─── Document passage ───
He improvised the pond – currying 10 cat fishes. Instead of digging the pond – work that needs more energy and engineering logistics – he erected a vertical wall from the ground and surrounded it with impervious polythene.
“I wanted to use readily available material to achieve the same results. It was a very fordable way to get the work done,” Acosta says.
The catfish in his pond feed on earthworms and water plants like Azola and dark weed. He regularly harvests earthworms and feeds them to the fish.
“When the fish reach maturity it ends in my plate. Or maybe I will sell. Fish is a very healthy protein for human consumption. Plus, I am confident of my fish’s nutritional value: it is 100 per cent organic,” he says. Acosta replaces the pond water every so often. The water, rich with algae and nutrients from fish waste, irrigates the plants growing all over his home – on walls, in cans, from the soil. “The plants I have in the backyard, and front yard, serve two purposes: they provide food for human consumption and also for the rabbits.”
─── Data for analysis ───
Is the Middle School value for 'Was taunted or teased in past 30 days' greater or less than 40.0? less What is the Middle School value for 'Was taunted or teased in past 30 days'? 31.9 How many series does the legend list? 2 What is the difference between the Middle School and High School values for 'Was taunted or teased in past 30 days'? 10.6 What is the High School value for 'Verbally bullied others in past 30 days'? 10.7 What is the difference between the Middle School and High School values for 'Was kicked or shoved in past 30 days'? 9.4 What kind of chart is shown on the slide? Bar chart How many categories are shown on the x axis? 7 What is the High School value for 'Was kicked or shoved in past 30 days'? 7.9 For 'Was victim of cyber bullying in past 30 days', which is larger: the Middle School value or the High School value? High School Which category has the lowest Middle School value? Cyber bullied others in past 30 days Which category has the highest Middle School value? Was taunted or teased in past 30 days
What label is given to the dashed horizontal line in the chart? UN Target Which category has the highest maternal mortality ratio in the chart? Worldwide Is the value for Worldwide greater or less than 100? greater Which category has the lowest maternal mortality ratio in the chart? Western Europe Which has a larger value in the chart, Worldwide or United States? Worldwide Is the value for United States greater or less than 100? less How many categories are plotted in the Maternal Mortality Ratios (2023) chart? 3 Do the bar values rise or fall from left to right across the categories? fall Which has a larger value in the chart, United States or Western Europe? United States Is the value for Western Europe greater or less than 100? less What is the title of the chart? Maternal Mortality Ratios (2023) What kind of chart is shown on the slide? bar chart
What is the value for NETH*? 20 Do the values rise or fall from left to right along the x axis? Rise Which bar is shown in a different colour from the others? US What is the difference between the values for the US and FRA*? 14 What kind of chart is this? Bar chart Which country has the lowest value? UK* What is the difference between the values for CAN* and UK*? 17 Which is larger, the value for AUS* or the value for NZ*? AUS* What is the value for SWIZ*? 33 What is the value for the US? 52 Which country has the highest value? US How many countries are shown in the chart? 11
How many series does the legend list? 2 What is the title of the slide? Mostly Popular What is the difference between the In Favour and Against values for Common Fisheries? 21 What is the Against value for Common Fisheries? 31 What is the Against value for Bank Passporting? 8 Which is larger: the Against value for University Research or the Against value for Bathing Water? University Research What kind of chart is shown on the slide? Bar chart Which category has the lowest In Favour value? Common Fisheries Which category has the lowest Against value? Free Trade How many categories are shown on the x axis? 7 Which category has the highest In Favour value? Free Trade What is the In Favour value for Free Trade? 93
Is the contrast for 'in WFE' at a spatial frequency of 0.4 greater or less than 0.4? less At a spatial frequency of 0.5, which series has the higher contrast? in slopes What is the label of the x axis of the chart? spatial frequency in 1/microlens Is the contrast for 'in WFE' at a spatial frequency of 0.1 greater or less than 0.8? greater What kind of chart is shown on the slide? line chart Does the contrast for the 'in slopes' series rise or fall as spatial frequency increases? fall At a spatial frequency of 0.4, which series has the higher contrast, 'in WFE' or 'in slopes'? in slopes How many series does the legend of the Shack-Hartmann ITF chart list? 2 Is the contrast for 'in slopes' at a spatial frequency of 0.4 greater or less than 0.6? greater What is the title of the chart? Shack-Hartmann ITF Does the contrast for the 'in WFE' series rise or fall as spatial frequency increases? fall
───
**How to complete this task**: Reproduce in full, word for word, the passage about Acosta's catfish pond. None of the entries matter here.

**Response to the exercise**:
He improvised the pond – currying 10 cat fishes. Instead of digging the pond – work that needs more energy and engineering logistics – he erected a vertical wall from the ground and surrounded it with impervious polythene.
“I wanted to use readily available material to achieve the same results. It was a very fordable way to get the work done,” Acosta says.
The catfish in his pond feed on earthworms and water plants like Azola and dark weed. He regularly harvests earthworms and feeds them to the fish.
“When the fish reach maturity it ends in my plate. Or maybe I will sell. Fish is a very healthy protein for human consumption. Plus, I am confident of my fish’s nutritional value: it is 100 per cent organic,” he says. Acosta replaces the pond water every so often. The water, rich with algae and nutrients from fish waste, irrigates the plants growing all over his home – on walls, in cans, from the soil. “The plants I have in the backyard, and front yard, serve two purposes: they provide food for human consumption and also for the rabbits.”